I’m only going where the evidence leads me. What quality journalistic outlets does the right have other than WSJ, the Dispatch, and the Economist?
The growth of Substack has been interesting to watch. It's definitely a mixed bag, but there are some very high-quality content producers on there.
Personally, I'm not really interested in "right-wing" and "left-wing" news. I'm interested in objectivity. Of course, everyone has a bit of bias baked into them, but some are less blatant than others.
I've seen the way that the "high-quality" outlets cover stories. Unfortunately, they mostly coalesce around an approved talking point and regurgitate the ever-loving snot out of it.
I know you downplayed the COVID lab-leak example from the article in the OP, but it's interesting, to say the least, how the legacy media coalesced around the fact that it was just a "conspiracy theory", even though the scientists they were quoting were saying in private that COVID very well could have originated in a lab.

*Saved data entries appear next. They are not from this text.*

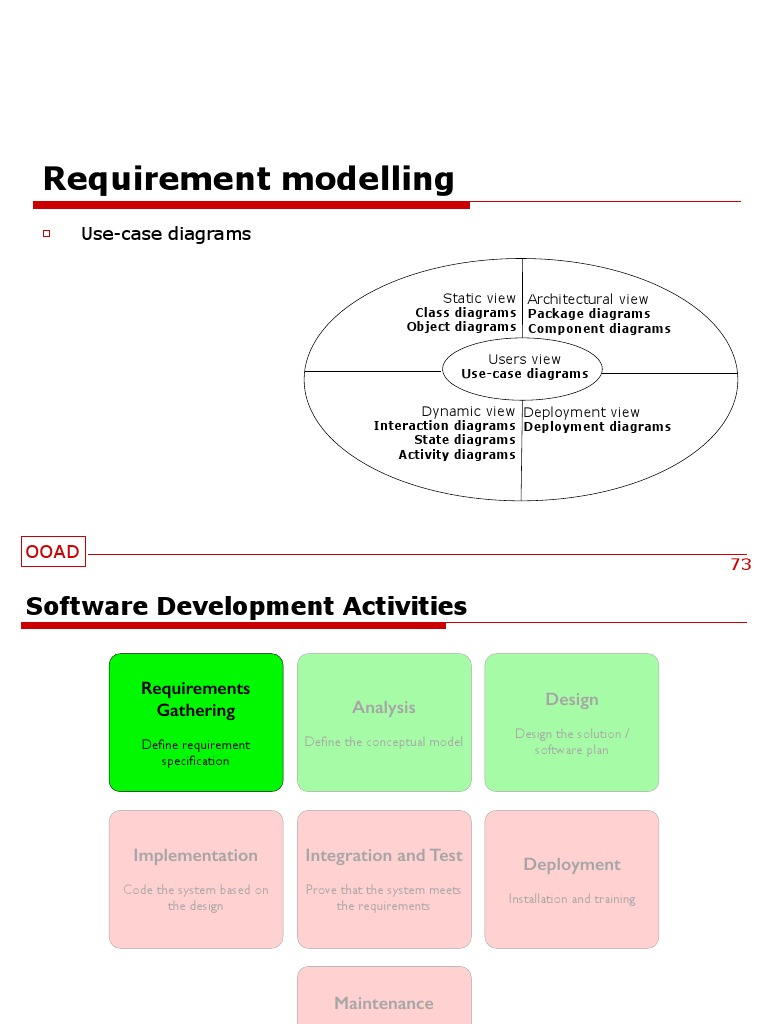 Requirement modelling

Use-case diagrams

Static view
Class diagrams
Object diagrams

Architectural view
Package diagrams
Component diagrams

Users view
Use-case diagrams

Dynamic view
Interaction diagrams
State diagrams
Activity diagrams

Deployment view
Deployment diagrams

OOAD

73

Software Development Activities

Requirements Gathering
Define requirement specification

Analysis
Define the conceptual model

Design
Design the solution / software plan

Implementation
Code the system based on the design

Integration and Test
Prove that the system meets the requirements

Deployment
Installation and training

Maintenance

Let's look at a more recent example: Measles outbreaks. The legacy media was all over the fact that there was a measles "outbreak" (roughly 10 cases) in Florida, because they could say it was because of Ron DeSantis and his surgeon general. But they were much quieter on the fact that there is a measles outbreak 5x larger than Florida's in Illinois that began in a migrant shelter. One fits the approved narrative, the other does not. Sure, they report on both, but in one case, it's all DeSantis' fault that there are 10 cases in all of Florida, but in the other, "high vaccination rates" are the reason there were "only" 50 cases in Illinois.

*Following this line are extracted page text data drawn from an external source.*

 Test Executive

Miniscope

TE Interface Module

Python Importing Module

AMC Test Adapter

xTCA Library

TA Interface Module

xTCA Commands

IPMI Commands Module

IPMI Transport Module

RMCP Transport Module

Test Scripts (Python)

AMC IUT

The article in the OP was spot-on. As an independent, I'm pretty good at identifying right and left wing propaganda. I don't have any party loyalty whatsoever. But much of what I read from the "high-quality" journalistic sites is nothing more than filtered, approved talking points. There is no doubt that the legacy media tilts very hard to the left, and it's not because they are better at journalism.